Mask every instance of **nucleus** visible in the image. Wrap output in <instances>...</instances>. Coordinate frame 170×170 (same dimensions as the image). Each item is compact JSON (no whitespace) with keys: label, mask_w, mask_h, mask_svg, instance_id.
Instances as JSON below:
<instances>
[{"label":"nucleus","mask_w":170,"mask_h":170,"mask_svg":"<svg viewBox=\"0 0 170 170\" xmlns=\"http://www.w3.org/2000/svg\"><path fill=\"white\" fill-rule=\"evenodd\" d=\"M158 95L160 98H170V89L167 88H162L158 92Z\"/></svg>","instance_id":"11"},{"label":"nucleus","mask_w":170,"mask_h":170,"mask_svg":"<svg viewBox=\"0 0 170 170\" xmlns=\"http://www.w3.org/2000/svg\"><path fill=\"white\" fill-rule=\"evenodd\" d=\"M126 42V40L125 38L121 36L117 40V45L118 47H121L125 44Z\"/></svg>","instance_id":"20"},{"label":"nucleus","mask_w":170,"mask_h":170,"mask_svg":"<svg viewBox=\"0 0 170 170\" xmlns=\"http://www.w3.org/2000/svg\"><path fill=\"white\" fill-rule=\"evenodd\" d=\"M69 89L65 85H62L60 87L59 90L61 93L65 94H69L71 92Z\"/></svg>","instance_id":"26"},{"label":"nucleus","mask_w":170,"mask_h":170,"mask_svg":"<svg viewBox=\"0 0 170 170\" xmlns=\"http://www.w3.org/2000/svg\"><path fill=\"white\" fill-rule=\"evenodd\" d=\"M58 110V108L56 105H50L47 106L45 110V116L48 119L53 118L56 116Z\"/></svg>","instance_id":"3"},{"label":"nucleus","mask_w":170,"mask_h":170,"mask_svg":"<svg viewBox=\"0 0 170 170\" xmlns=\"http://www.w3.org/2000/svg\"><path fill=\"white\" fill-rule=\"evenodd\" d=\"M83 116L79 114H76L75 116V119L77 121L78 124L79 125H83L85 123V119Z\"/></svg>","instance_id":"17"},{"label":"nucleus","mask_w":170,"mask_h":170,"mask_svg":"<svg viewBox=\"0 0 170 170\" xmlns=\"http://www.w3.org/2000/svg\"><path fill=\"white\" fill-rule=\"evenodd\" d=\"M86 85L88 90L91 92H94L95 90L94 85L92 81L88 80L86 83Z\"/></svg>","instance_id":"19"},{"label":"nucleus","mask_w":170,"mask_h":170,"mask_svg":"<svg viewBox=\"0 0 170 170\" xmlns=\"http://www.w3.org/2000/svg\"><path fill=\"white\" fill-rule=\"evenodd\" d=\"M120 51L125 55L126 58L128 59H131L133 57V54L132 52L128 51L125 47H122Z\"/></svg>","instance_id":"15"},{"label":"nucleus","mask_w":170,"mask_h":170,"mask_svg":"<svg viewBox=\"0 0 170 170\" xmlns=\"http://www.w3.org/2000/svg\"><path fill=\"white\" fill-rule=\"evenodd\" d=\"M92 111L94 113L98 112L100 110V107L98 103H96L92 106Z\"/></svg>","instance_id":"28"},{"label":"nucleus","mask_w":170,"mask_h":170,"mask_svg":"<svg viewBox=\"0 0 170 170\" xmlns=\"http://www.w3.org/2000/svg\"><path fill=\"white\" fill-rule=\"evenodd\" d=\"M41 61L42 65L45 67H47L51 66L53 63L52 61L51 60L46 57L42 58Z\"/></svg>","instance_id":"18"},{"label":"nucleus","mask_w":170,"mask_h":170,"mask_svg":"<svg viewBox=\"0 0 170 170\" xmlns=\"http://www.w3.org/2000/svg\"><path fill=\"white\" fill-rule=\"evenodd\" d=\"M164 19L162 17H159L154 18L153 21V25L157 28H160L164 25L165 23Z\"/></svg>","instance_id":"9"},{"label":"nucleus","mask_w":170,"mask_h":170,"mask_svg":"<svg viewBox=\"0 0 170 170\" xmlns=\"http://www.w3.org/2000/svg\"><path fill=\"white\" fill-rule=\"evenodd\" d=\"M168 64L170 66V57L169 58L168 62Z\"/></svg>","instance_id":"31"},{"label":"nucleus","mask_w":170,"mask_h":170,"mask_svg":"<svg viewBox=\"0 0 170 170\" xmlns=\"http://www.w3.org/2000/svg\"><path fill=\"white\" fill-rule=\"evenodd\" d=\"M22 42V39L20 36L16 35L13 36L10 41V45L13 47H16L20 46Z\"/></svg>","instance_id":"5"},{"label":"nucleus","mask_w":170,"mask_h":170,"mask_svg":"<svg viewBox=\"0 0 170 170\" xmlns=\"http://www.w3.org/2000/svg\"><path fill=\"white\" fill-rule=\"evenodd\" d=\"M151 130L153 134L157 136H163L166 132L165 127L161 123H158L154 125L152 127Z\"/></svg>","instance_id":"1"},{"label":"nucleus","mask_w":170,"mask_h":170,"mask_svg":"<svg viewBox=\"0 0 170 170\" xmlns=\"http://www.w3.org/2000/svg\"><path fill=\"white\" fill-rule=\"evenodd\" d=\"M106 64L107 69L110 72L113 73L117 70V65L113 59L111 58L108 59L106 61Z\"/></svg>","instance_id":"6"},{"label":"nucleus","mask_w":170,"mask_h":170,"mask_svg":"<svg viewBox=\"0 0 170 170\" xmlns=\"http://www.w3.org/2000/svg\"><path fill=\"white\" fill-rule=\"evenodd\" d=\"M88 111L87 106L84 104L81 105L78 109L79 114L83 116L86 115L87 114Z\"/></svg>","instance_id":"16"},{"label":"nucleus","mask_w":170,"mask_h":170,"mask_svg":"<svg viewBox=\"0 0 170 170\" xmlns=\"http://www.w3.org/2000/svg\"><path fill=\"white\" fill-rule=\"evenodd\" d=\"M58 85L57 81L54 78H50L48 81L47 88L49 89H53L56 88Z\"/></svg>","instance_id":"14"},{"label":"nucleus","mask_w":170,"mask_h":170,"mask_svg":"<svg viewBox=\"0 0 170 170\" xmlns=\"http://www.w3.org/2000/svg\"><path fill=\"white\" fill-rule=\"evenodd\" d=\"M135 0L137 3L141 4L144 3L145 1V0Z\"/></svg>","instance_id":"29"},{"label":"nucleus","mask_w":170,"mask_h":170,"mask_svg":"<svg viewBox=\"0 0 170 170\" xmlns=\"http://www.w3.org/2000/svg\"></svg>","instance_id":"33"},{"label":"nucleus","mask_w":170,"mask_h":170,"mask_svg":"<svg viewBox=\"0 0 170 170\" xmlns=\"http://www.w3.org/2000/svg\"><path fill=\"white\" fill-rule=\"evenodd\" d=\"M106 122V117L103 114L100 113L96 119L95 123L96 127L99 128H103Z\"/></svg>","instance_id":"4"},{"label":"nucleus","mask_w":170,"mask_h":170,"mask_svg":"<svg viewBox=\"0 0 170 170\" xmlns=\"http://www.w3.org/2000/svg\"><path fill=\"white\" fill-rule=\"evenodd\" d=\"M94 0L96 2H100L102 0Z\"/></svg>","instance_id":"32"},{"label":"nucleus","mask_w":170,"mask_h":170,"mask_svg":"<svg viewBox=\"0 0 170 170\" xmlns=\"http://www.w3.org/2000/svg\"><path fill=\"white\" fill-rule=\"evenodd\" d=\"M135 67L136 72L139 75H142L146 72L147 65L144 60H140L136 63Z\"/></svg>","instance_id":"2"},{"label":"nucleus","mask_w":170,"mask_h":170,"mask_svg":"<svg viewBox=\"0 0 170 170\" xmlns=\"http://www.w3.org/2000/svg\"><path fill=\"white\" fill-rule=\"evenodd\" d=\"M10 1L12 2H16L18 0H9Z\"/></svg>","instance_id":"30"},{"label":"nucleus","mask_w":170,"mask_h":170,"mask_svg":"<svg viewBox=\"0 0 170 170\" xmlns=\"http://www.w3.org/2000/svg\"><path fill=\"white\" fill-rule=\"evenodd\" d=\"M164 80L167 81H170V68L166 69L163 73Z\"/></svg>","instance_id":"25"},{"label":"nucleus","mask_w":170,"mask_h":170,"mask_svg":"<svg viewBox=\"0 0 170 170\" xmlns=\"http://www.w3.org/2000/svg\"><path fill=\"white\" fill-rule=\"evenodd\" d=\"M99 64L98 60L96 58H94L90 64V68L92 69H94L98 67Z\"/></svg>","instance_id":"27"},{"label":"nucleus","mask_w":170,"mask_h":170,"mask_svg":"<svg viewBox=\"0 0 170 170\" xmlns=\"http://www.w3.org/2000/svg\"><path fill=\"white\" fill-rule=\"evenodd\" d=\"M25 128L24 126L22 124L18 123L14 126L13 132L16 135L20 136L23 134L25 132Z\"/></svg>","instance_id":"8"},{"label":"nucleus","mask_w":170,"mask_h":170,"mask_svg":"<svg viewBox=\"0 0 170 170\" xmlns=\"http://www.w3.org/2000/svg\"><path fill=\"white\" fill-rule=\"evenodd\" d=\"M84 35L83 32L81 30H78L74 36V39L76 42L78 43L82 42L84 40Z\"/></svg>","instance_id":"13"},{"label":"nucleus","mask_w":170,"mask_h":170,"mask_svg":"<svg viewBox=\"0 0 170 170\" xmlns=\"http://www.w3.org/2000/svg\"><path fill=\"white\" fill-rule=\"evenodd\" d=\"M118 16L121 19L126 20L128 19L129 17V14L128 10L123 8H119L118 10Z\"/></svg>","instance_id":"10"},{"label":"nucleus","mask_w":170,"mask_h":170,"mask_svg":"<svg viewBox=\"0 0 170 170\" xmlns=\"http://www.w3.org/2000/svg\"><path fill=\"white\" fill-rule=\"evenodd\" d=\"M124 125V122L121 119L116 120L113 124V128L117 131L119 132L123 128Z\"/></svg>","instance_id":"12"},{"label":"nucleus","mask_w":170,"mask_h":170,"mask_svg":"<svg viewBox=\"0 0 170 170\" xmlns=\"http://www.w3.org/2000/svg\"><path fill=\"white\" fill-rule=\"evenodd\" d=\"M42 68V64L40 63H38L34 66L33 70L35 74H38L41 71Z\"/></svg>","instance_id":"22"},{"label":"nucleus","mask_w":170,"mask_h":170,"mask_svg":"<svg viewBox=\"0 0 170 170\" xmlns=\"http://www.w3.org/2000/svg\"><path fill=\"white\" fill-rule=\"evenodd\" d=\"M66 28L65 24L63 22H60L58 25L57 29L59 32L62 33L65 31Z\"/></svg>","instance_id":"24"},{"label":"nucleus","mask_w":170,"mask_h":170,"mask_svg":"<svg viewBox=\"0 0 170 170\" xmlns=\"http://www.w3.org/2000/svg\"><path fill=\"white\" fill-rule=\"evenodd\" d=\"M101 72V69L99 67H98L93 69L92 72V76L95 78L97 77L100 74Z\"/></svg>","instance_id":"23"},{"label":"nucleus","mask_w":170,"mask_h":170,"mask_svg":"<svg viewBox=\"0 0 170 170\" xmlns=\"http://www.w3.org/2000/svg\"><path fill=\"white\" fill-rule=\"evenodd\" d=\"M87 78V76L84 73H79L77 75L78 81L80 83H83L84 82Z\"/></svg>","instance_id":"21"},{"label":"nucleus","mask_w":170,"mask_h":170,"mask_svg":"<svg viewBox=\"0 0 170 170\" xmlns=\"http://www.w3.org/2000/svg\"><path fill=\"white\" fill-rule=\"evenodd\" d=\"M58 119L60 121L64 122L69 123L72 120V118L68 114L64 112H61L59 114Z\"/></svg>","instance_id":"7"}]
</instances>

::::::::

• _WRITTEN TASK_
Display each line of the items above that contains the string "JSON", with case counting in the match.

• _SOLVED EXERCISE_
Mask every instance of **nucleus** visible in the image. Wrap output in <instances>...</instances>. Coordinate frame 170×170 (same dimensions as the image). Each item is compact JSON (no whitespace) with keys: label, mask_w, mask_h, mask_svg, instance_id.
Instances as JSON below:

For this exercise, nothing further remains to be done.